(Collected data)
==================================================
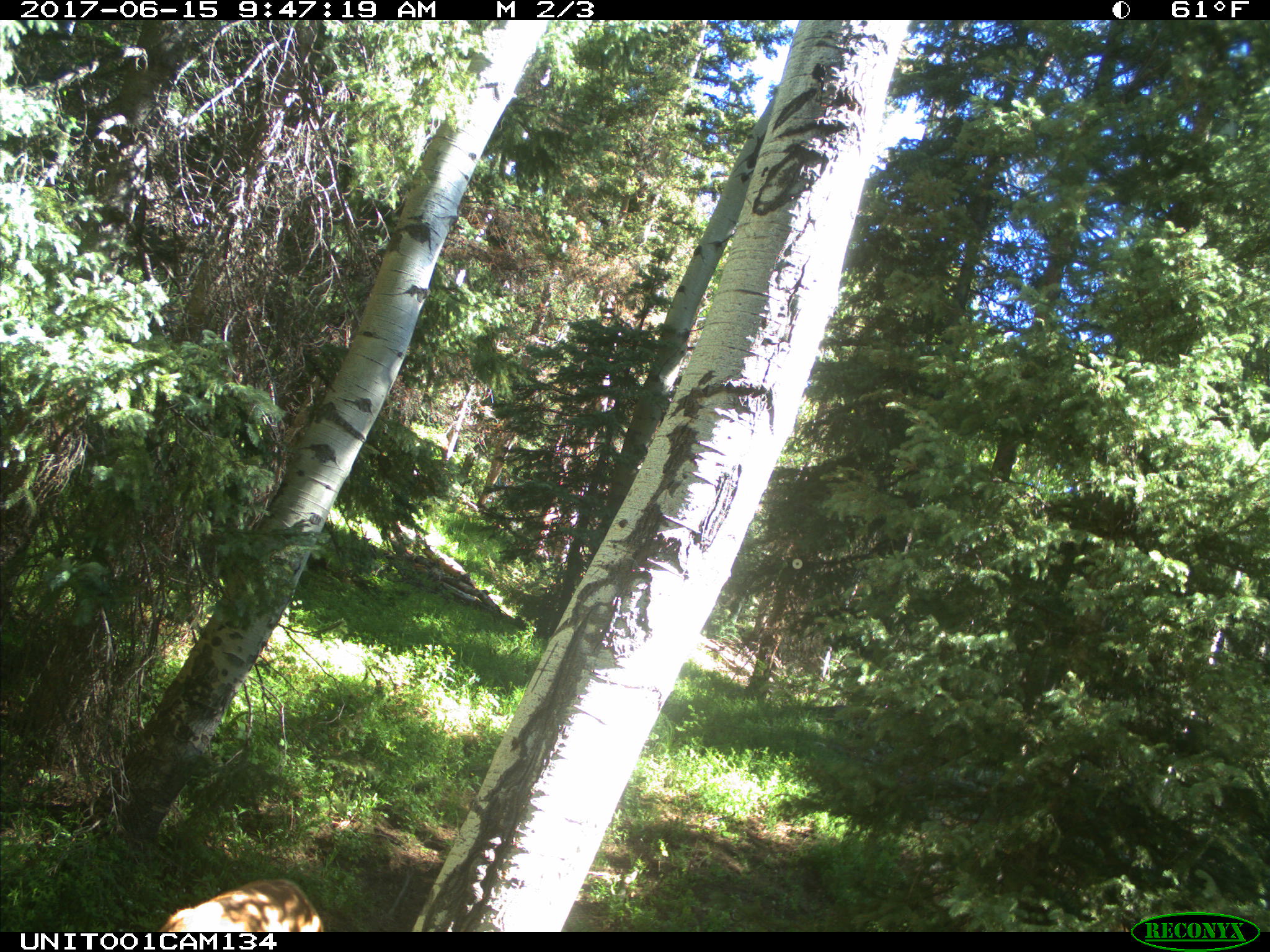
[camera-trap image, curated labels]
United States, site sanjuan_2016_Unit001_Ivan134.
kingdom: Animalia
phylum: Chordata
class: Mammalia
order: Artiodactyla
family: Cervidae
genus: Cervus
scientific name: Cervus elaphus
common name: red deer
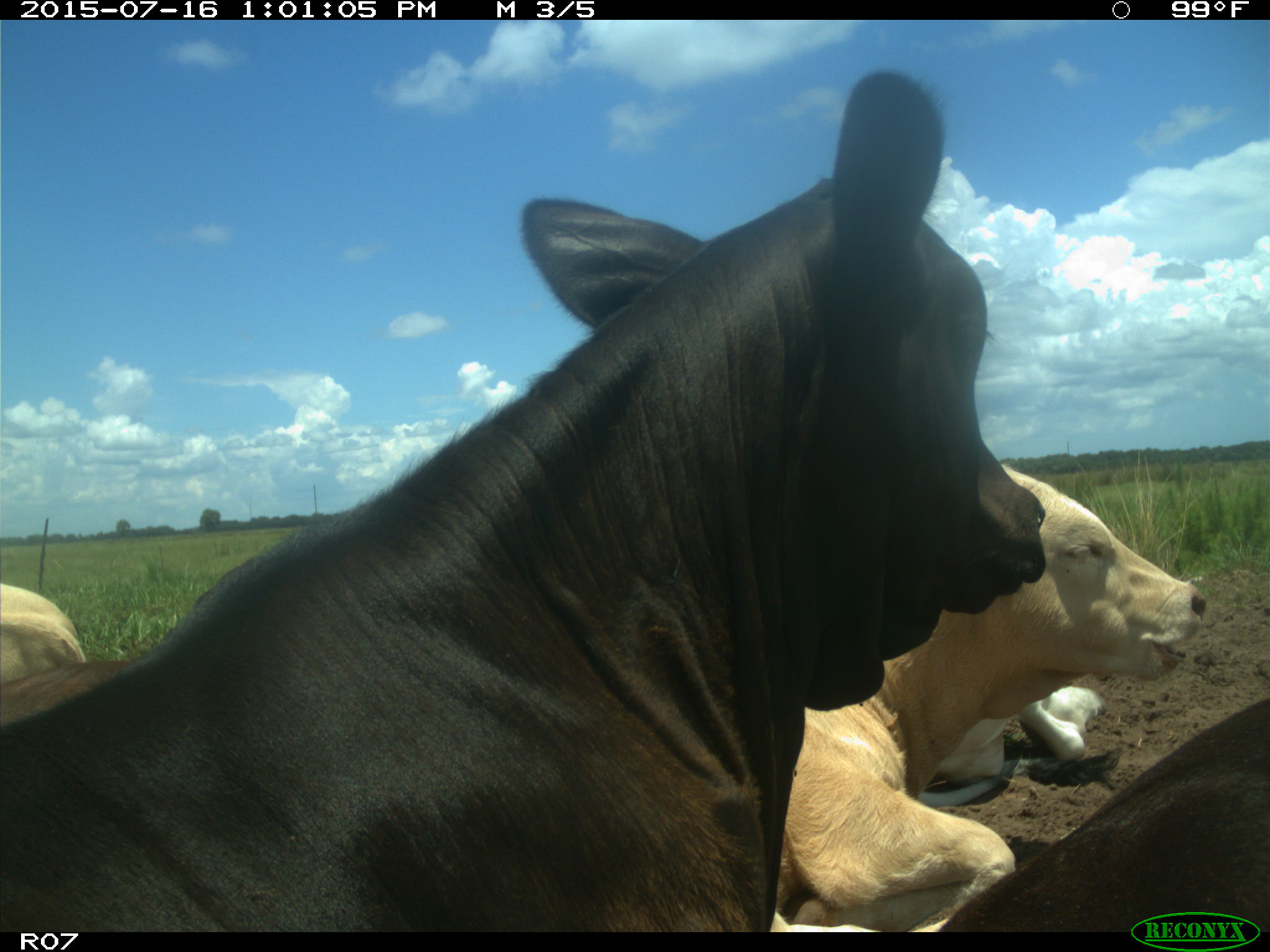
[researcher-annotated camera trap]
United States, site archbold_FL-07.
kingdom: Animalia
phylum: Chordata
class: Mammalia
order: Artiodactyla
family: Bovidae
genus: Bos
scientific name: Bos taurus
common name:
==================================================
Nothing in the records should be changed in the copy, but the pictures must be left out.

### COMPLETED TASK
[camera-trap image, curated labels]
United States, site sanjuan_2016_Unit001_Ivan134.
kingdom: Animalia
phylum: Chordata
class: Mammalia
order: Artiodactyla
family: Cervidae
genus: Cervus
scientific name: Cervus elaphus
common name: red deer
[researcher-annotated camera trap]
United States, site archbold_FL-07.
kingdom: Animalia
phylum: Chordata
class: Mammalia
order: Artiodactyla
family: Bovidae
genus: Bos
scientific name: Bos taurus
common name:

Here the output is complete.